Frau Özoguz, zum Schluss noch ein Hinweis: Es ist richtig, dass die länderoffene Ministerarbeitsgruppe noch nicht getagt hat. Das liegt aber leider nicht an mir, sondern das Vorsitzendenland hat noch nicht eingeladen und nach jetziger Planung steht wohl der 9. Oktober als möglicher Termin fest. Es ist nicht ganz einfach, 16 Bundesländer-Minister zu terminieren, aber es schaut so aus, als ob wir noch vor der IMK Anfang November zum Gespräch und zu Beratungen zusammenkommen würden.

(Dr. Andreas Dressel SPD: Und eine Lösung erar- beiten! Das wäre vielleicht sinnvoll!)

Ergebnisse sind momentan aber noch nicht voraussehbar, das wissen Sie alle. – Ich danke für Ihre Aufmerksamkeit.

(Beifall bei der CDU)

Das Wort bekommt Frau Möller.

Frau Präsidentin, meine Damen und Herren! An der Stelle fängt die Debatte eigentlich erst an. Fünf Minuten habe ich noch, das werden Sie vielleicht noch aushalten.

(Zurufe von der CDU: Nein!)

Der Senator hat sich erfreulicherweise inhaltlich auf das Thema eingelassen. Aber um es noch einmal deutlich zu sagen: Wir wollen keinen generellen Abschiebestopp, den zum Beispiel das Bundesamt verhängen könnte, sondern wir reden hier über die Länderverantwortung, da Sie als oberste Landesbehörde für das Bundesland Hamburg die Abschiebung durchführen. Sie führen als erstes und einziges Bundesland Abschiebungen von Familien durch beziehungsweise bereiten sie vor.

Wir haben jetzt September, der Winter beginnt früh in Afghanistan. Wir haben – das haben Sie auch selbst gesagt – nur eine einzige Möglichkeit, nämlich nach Kabul abzuschieben, und wir haben damit als Bundesland die Verpflichtung, uns sehr individuell um diese spezielle Situation zu kümmern, in die wir Familien abschie

ben. Das tut das Bundesamt nicht, das müssen Sie tun, Herr Senator.
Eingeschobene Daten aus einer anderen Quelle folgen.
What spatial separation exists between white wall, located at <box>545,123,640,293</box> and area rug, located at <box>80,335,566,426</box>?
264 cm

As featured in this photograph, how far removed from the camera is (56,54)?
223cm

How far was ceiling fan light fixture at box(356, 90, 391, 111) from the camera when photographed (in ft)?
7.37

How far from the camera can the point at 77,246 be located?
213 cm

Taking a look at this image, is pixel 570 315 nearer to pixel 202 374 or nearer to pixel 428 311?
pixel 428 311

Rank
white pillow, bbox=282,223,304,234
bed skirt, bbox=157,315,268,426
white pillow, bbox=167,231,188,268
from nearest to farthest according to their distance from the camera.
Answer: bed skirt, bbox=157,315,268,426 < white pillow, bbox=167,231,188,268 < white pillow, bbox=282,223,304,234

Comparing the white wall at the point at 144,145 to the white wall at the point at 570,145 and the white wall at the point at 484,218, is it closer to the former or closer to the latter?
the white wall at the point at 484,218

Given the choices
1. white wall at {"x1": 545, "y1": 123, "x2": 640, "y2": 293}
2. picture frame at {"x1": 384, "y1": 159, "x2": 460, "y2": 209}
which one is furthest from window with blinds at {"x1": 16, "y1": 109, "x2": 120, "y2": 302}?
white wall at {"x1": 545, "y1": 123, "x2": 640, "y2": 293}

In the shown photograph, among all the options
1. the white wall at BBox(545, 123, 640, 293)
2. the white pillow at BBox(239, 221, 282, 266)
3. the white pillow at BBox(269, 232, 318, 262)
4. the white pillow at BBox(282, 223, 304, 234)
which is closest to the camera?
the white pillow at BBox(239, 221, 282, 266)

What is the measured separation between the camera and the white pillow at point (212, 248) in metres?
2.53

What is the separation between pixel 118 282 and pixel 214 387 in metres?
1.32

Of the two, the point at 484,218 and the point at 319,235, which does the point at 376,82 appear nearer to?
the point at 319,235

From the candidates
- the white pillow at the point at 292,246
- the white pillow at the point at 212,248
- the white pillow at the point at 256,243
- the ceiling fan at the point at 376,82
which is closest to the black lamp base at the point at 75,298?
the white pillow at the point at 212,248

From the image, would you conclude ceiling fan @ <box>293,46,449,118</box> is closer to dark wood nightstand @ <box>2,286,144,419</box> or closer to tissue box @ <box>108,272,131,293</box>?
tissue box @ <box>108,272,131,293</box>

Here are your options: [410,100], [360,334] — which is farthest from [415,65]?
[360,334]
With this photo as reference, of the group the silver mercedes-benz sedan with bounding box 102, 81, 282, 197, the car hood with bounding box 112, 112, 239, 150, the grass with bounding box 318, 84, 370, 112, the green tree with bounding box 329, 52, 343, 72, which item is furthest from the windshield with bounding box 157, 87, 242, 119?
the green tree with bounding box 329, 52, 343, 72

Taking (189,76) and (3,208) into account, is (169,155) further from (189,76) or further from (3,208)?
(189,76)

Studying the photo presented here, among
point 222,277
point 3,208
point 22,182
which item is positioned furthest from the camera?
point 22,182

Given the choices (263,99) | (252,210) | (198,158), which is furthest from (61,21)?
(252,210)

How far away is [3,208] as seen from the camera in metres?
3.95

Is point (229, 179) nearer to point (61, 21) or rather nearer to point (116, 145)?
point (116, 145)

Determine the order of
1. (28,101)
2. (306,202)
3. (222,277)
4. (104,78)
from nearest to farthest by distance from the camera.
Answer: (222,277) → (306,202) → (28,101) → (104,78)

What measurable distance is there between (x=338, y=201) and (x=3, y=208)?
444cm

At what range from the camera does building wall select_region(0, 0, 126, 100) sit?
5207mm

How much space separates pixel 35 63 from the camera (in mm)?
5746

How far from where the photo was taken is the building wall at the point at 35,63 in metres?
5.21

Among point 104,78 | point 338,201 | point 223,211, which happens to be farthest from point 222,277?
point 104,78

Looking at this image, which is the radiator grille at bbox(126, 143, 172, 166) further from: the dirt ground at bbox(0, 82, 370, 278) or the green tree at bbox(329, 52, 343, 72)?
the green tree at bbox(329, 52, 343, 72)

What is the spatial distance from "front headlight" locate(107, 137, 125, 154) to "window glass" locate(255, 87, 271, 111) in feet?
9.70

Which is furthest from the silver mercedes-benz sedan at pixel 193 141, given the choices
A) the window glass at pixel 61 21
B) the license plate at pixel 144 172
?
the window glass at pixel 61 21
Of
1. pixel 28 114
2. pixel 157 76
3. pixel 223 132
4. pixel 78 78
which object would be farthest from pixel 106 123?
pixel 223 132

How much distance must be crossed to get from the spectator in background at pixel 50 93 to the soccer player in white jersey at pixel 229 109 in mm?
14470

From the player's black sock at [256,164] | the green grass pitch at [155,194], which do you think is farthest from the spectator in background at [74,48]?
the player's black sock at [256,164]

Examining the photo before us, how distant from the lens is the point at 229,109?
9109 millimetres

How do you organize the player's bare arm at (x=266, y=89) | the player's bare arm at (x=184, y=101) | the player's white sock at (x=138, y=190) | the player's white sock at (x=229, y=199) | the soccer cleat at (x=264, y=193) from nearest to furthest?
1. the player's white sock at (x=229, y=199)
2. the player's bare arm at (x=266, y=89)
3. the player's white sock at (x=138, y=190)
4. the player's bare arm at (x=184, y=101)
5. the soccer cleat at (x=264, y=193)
(Beifall bei der GAL und vereinzelt bei der SPD)

Dazu muss man sich zum Beispiel die Zahl der zerstörten Schulen – ich habe sie erwähnt, Frau Özoguz hat sie erwähnt – einmal vergegenwärtigen, was es für die Kinder bedeutet, die hier in der Schule sind, in welche Situation sie kommen. Ist es das wirklich wert? Die Situation spitzt sich zu, es wird für unsicher erachtet, weitere Soldaten hinzuschicken, es wird überhaupt nicht mehr abgestritten, dass die Versorgungssituation wesentlich schlechter ist als im letzten Jahr. Warum nutzen Sie als verantwortliches Bundesland nicht diese Chance, die das Aufenthaltsgesetz bietet, nach Paragraf 60 a für sechs Monate einen Abschiebestopp zu erlassen?

Herr Jäger, noch einmal zu Ihnen. Vielleicht kommen Sie einmal im Eingabenausschuss vorbei, dann können Sie sich im Detail über die Situation informieren, aus der die Familien kommen und in die sie hineinkommen. Sie mit Geschäftsreisenden zu vergleichen, die selbstverständlich nach Afghanistan fahren – das sind im Übrigen nicht nur Afghanen, sondern es sind auch viele Deutsche, die da feine Geschäfte machen –, finde ich so unter Niveau, dass es im Grunde aus dem Protokoll gestrichen werden müsste. Aber Sie wissen vielleicht nicht, dass die Familien, die abgeschoben werden, nur das bei sich haben, was sie tragen können. Das ist bei großen Familien vielleicht ein bisschen mehr als bei kleinen, aber es ist lächerlich im Vergleich zu denen, die ihre Geschäfte mit den Ländern machen.

(Beifall bei der GAL und vereinzelt bei der SPD)

Das Wort bekommt Frau Özoguz.

Ich kann es kurz machen, aber ich möchte das nicht so stehen lassen. Ich zitiere noch einmal das Auswärtige Amt, Stand 11. September:

"In der Hauptstadt Kabul kann es trotz Präsenz der Internationalen Schutztruppe zu Attentaten kommen. Nachts kommt es häufig zu Schießereien und Gewaltverbrechen. In Vororten und Seitenstraßen besteht auch tagsüber die Gefahr von Überfällen.